A core policy of the Centre is to preserve archival material as far as possible for the use of present and future generations, recognising that some collections are used very heavily and others contain badly damaged items. Although most of the archive material is in the form of loose papers, it also includes large photograph albums, posters and plans, cine film, and artifacts such as one of Margaret Thatcher's handbags. Only a small proportion of the papers are significantly damaged, but they need attention to make them usable. Many need intervention to render them chemically stable for long-term preservation. Sometimes the damage is extremely disfiguring and dramatic.

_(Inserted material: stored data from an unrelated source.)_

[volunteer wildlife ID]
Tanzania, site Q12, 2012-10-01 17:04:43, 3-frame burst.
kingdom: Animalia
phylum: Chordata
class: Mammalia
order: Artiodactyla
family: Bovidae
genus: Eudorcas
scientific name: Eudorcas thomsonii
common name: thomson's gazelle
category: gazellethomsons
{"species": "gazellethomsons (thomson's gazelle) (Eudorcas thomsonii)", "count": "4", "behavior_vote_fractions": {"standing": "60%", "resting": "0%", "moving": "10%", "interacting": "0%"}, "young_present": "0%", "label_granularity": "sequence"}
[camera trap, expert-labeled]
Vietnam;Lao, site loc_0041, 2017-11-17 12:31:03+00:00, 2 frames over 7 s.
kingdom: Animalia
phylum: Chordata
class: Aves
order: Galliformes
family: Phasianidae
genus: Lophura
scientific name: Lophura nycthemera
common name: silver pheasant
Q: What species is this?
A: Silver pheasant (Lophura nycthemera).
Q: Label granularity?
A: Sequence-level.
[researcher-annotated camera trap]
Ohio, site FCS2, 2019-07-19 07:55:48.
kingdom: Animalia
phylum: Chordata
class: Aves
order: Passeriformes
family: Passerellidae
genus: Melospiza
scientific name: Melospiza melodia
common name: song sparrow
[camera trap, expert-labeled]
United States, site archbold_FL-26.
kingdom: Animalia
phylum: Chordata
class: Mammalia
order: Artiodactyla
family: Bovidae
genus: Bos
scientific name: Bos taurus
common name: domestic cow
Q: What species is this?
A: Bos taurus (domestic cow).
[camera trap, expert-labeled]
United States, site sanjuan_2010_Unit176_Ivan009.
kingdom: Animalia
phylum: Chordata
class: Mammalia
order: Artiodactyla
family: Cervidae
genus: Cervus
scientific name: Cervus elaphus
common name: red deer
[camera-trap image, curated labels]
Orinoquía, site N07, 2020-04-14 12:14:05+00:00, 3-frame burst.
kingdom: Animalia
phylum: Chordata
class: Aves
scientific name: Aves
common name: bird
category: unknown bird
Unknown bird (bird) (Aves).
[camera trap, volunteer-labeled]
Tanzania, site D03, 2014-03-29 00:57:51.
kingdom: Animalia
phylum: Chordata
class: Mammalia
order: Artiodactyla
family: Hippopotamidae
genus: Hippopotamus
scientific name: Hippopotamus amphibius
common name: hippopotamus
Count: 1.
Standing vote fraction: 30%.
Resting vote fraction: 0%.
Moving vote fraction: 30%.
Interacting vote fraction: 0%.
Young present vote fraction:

Conservation staff at the Centre undertake the following treatments to conserve damaged archive material:
Key to preserving the archives is the specially equipped storage facility or strongroom, which features a sophisticated fire detection system and suppresses fire using a mixture of inert inergen gases. The strongroom is monitored for insect pests and provides a stable, cool, and relatively dry environment with clean, filtered air.
The archives themselves are stored in protective packages made from high-quality, acid-free (alkaline buffered) paper and card, and sometimes inert polyester film. This provides both physical protection and a safe, non-acidic environment. Sturdy boxes are used to further shield files from light, dust, and disaster.
To maintain the physical integrity of the archives, all staff, visitors and readers are instructed on their correct handling, and the exhibition of original material is strictly controlled.
Churchill College began to collect papers in 1965, beginning with those of Clement Attlee. The Archives Centre was purpose-built in 1973 to house the papers of Winston Churchill. His papers relating to his life after 1945 were given to the college by his wife, but those concerning his life before 1945 remained in family ownership (though housed in the Archives Centre) until 1995, when they were bought for the nation. The grant to purchase the papers included funding for a dedicated team of archivists to catalogue them. The catalogue took a team of five archivists five years to complete. It was finished at the end of 2000 and was made available online 12 months later. More recently, the Churchill Papers have been digitised.
The Centre continued to collect personal papers from other figures from the fields of politics, the military, diplomacy, technology and science. By the end of the 20th century it was running out of storage space. In 1997, when Margaret Thatcher gave her papers to the Centre, funding was raised to build a new wing to house them and to enable the Centre to continue adding to its collections in the 21st century.
The Archives Centre has collaborated with organisations around the world on projects and exhibitions about Winston Churchill. A joint exhibition was held with the Library of Congress. In 2006, catalogues to all the collections except those of Churchill and Thatcher were made available on the Cambridge-based Janus webserver.